Retailers and brands from the German market in particular tend to rate the importance of Amazon as a sales channel very highly. This is logical, as an estimated 60 percent of German online sales are made via Amazon.de, as the German Retail Association (HDE) confirmed in its recently published Online Monitor 2024 study. Amazon also has an outstanding position for local e-commerce in other Western and Central European countries. But things look different in other nations. That’s why an internationalization with Amazon is sometimes not enough.
Not Everywhere as dominant as in Germany
Industry observers have long felt that Amazon is having a much harder time in Poland, Sweden or Portugal, for example, than in Germany, Italy or France – but it is only since last year that this feeling can be backed up with concrete figures.
In October 2023, Amazon published its first “EU Store Transparency Report”, in which the platform complied with EU requirements and listed Amazon’s monthly user figures per EU country for the first time. The second edition of this report was published at the end of April and includes Amazon visits in the third and fourth quarters of 2023.
Calculation of „Amazon penetration“
And if you now put these monthly user figures in relation to the total number of online users in this country, you get a value that you can call “Amazon penetration”: This is the proportion of a country’s online-active population that statistically visits an Amazon website once a month.
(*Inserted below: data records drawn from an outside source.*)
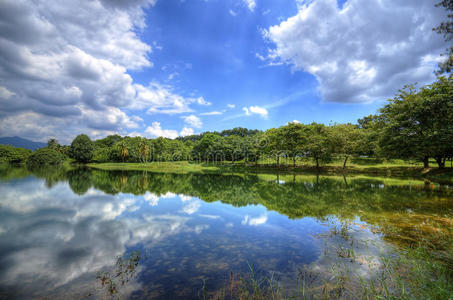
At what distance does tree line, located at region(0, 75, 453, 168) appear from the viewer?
29.8 metres

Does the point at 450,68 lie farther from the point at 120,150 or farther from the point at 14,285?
the point at 120,150

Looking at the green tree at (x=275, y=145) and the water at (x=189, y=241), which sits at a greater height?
the green tree at (x=275, y=145)

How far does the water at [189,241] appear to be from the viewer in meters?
6.89

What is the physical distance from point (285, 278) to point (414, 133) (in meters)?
37.8

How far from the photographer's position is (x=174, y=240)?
10.8 metres

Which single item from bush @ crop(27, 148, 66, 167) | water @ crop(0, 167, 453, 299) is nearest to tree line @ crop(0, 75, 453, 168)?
bush @ crop(27, 148, 66, 167)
We had some fun calculating this online penetration for the 12 largest countries in the EU in terms of population – and some exciting findings came to light, for example:
- Statistically speaking, almost every Italian online user surfed Amazon once a month in the second half of 2023. This makes Italy the market with the highest Amazon penetration in Europe (98.6%). Interesting to note: In the first half of the year, Germany was still ahead with a figure of almost 80%. Apparently, the Italian Christmas and Prime Day business is even more Amazon-centric than the German market.
- Despite the strong local hero Bol.com, Amazon regularly reaches a good third of online users in Benelux.
- Portugal and Greece are almost the same size in terms of population. However, while at least 20 percent of online users in Portugal regularly visit Amazon, this figure is only 2 percent in Greece.
- Amazon continues to struggle in the CEE market. Amazon penetration in Poland, the Czech Republic, Romania and Hungary is in the low single-digit range.
Conclusion of Internationalization with Amazon
We find the figures from the EU Store Transparency Report extremely exciting and will continue to keep an eye on them. The more often the report is published, the more insights we will be able to derive about the impact that new Amazon marketplaces (such as Ireland in 2025) will have on Amazon penetration in individual countries. The very different penetration in individual European countries makes it clear why internationalization with Amazon is not always the best solution.